Sunday 8 January 2017

Mad Love (a visual poem)


Mad Love
on Epiphany 



Afraid of the January void, of these empty days divest now of adornment,
the time, the space, like a vacuum sucking me down, almost a week in, offspring 
at school, past the sugar rush of new year wishes, 
I take a double-decker to a friend's basement in N16, the back seat,
as a sage to a holy abode, and he fed me on spelt-flour bread with brie, 
a supper of korma, aubergine, fine shavings of coconut, with
tumeric and Rosé. I gleamed the ash-smudged coffee table
until we could see again through the glass, and went for sea salt. And
he taught me nutrition - he likes to teach -
and, sacred but not religious, we celebrated an Epiphany of sorts, 
he more radiant than ever in the warmth 
of the fire budding out of the beeswax, glowing in the red glass
holders I had given for Christmas, scarlet stars shimmering...


How much should we do for a beloved?
Could I be as a classical ballerina before an auditorium,
feet latticed into pointe pumps, toes blistered, muscles honed,
trained to make an artless show of hidden degradation,





dancing at the shrine of love's temple, expressions as if 
painted on? A body like a glossy lid. If I were a dancer,
my teacher would be Isadora, the name of both dancer
and the girl I miscarried, whilst he would be teacher of love.
He likes me barefaced with natural grace, my un-kohled eyes 
undisguised. I did not learn artifice from him. 
He cannot be blamed for any prior
contortions. And did he teach me how to pose?
To apply cosmetics? What to wear?
Or to eat less to try to stay thin.

Let's suppose we were strangers on a train, passengers, 
drawn together, initially just passing the time, I would want him 
to stay on forever, skip every station, to the end.

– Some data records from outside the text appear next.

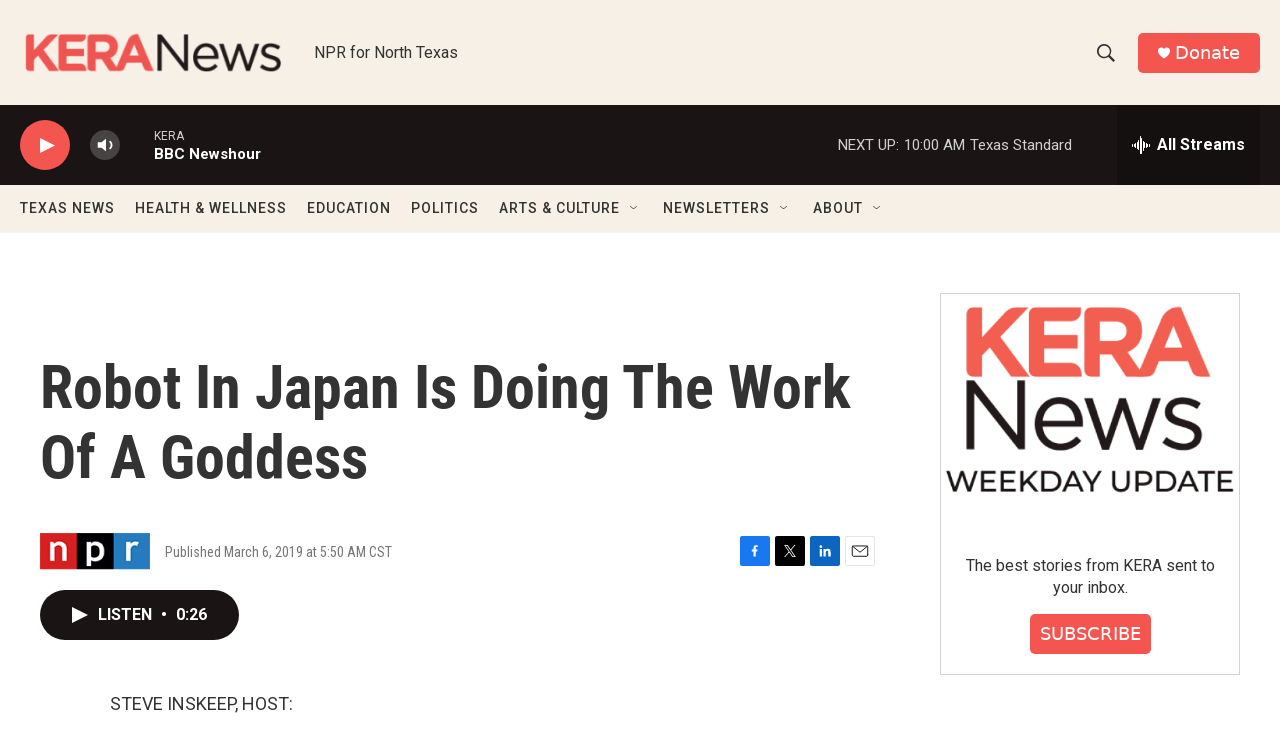

--- FILE ---
content_type: text/html; charset=utf-8
request_url: https://www.google.com/recaptcha/api2/aframe
body_size: 268
content:
<!DOCTYPE HTML><html><head><meta http-equiv="content-type" content="text/html; charset=UTF-8"></head><body><script nonce="pisxa8RBXjemFD6O2Vl_vQ">/** Anti-fraud and anti-abuse applications only. See google.com/recaptcha */ try{var clients={'sodar':'https://pagead2.googlesyndication.com/pagead/sodar?'};window.addEventListener("message",function(a){try{if(a.source===window.parent){var b=JSON.parse(a.data);var c=clients[b['id']];if(c){var d=document.createElement('img');d.src=c+b['params']+'&rc='+(localStorage.getItem("rc::a")?sessionStorage.getItem("rc::b"):"");window.document.body.appendChild(d);sessionStorage.setItem("rc::e",parseInt(sessionStorage.getItem("rc::e")||0)+1);localStorage.setItem("rc::h",'1769009474822');}}}catch(b){}});window.parent.postMessage("_grecaptcha_ready", "*");}catch(b){}</script></body></html>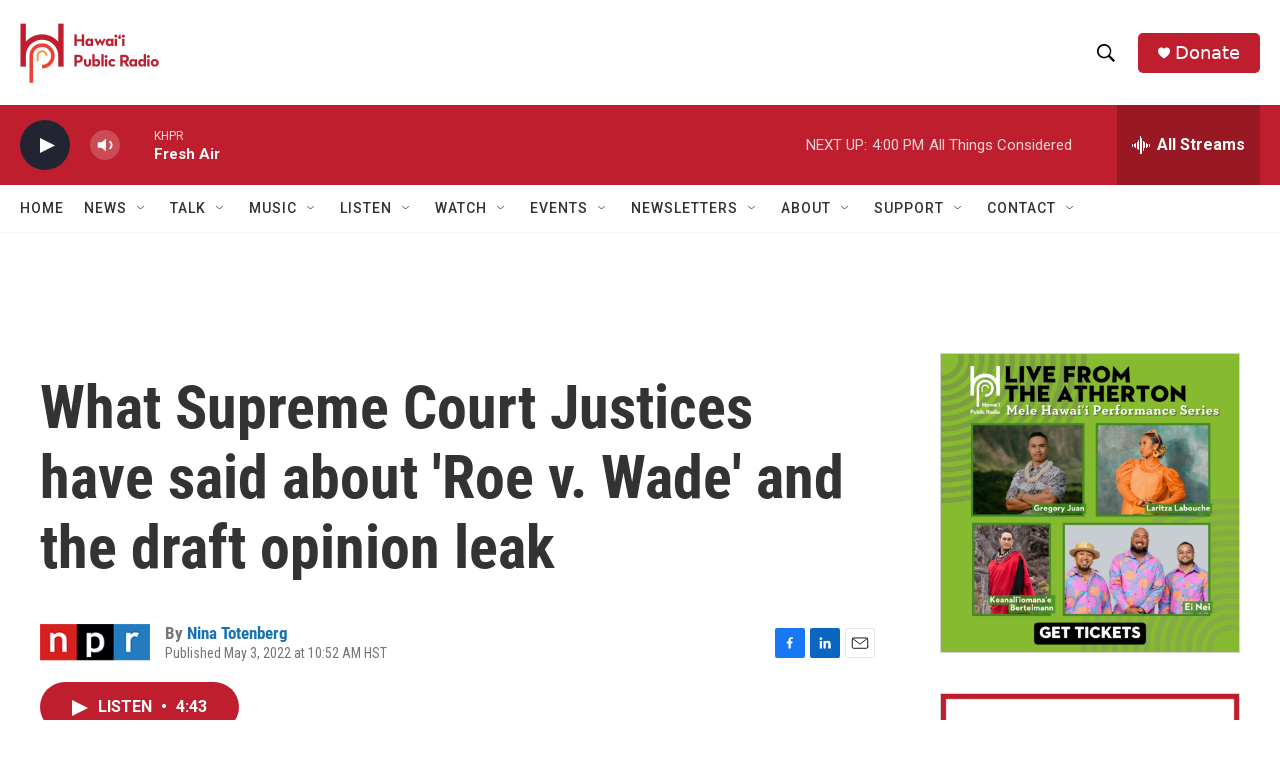

--- FILE ---
content_type: text/html; charset=utf-8
request_url: https://www.google.com/recaptcha/api2/aframe
body_size: 265
content:
<!DOCTYPE HTML><html><head><meta http-equiv="content-type" content="text/html; charset=UTF-8"></head><body><script nonce="denkqt8Ys9f9sMUvFmwAHg">/** Anti-fraud and anti-abuse applications only. See google.com/recaptcha */ try{var clients={'sodar':'https://pagead2.googlesyndication.com/pagead/sodar?'};window.addEventListener("message",function(a){try{if(a.source===window.parent){var b=JSON.parse(a.data);var c=clients[b['id']];if(c){var d=document.createElement('img');d.src=c+b['params']+'&rc='+(localStorage.getItem("rc::a")?sessionStorage.getItem("rc::b"):"");window.document.body.appendChild(d);sessionStorage.setItem("rc::e",parseInt(sessionStorage.getItem("rc::e")||0)+1);localStorage.setItem("rc::h",'1768525933061');}}}catch(b){}});window.parent.postMessage("_grecaptcha_ready", "*");}catch(b){}</script></body></html>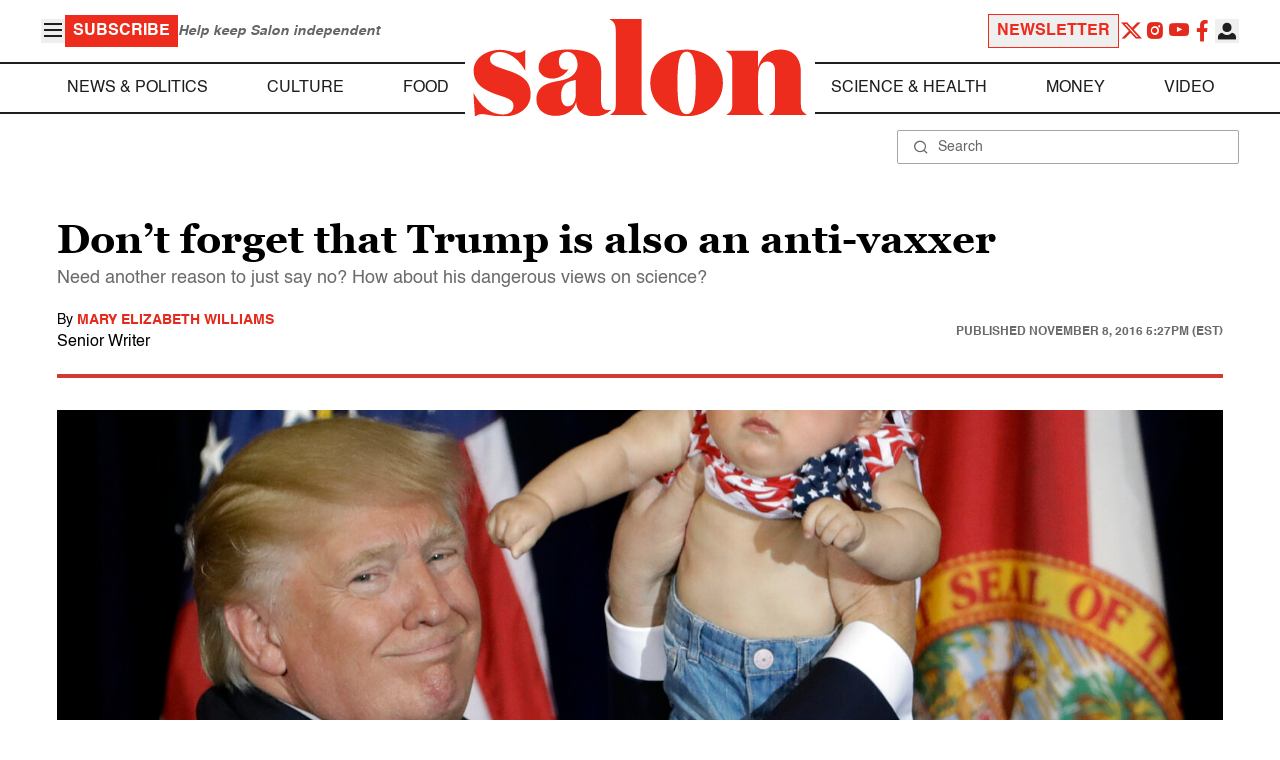

--- FILE ---
content_type: application/javascript; charset=utf-8
request_url: https://fundingchoicesmessages.google.com/f/AGSKWxU9krRhOvlogHBWgmPLaNHvBm7X5MF2YtU8cVZvS-0OHEx97YDFjJcxInsrnbFA5wBCFk6rwmN7eHPrPbmZ_XPO24Z8jEBQjwQEmawkq-rCF0HTTxVfiwYGA3cHi4_tJ1UiUzov-mk7J4EkwYwA3scPQ9K5QgQ-2sB0tJfMiHZUE445__FUE7y5XMuO/_/ads728x90a./doubleclicktag./ads-300-/bnr_ad_/adsense4.
body_size: -1289
content:
window['98864c40-e34f-49e3-924c-8b6ea70cde42'] = true;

I would (I know) try
to keep him on, would agree to things, may, for example, wait 
for him in the washroom cubicle, (depending on the state of it), 
permit access to my leg, stocking tops, beneath the table between,
but like to think I would not agree to everything, and
even if I was deep in I would not, for example, dance naked on the train,
on the top of the train, to please anyone. Also, I'd be ready for him to descend
at any time. (That paradox of non-attachment and desire they train you in.)
And never would I threaten to throw myself onto the tracks if he should wish to descend.
No blackmail.  But who wouldn't chase the rewards? The thrill of 
the game. Only on the days I'm not wanted would I, my new default setting,
read Proust's In Search of Time Lost (not wishing to regret lost time).

On other days, I travel home on the bus and watch an abstract 
of lights through the rain blur and dazzle as a multiple of fire-ball stars -
fairy-lights randomly spaced along invisible threads,
mad flowers, splurges of spilled ink in fluid...




the image of my love-shot mind, stripped of sense and vocabulary.
strung as if in twinkly love jewels, mouth quieted,
kissed 

out, 
mind 
stunned, 



as if some invisible love-God secretly spiked the drinks,
as if I'm not of the real world, as if angelic and wordless, unwilling 
to limit my mind with the common currency of words, abstracted...
And I don't know how to give this up - will do anything, almost, for 
such (pain-numbing) euphoria - for the man - we as spirits -
each others' medication, but I like to think I would not
lattice my feet and get blisters for the sake of love.
I could not be a classical ballerina,
not even the prima donna,
not if I damage
my feet.





A hurtful act is the transference to others of the degradation which we bear in ourselves.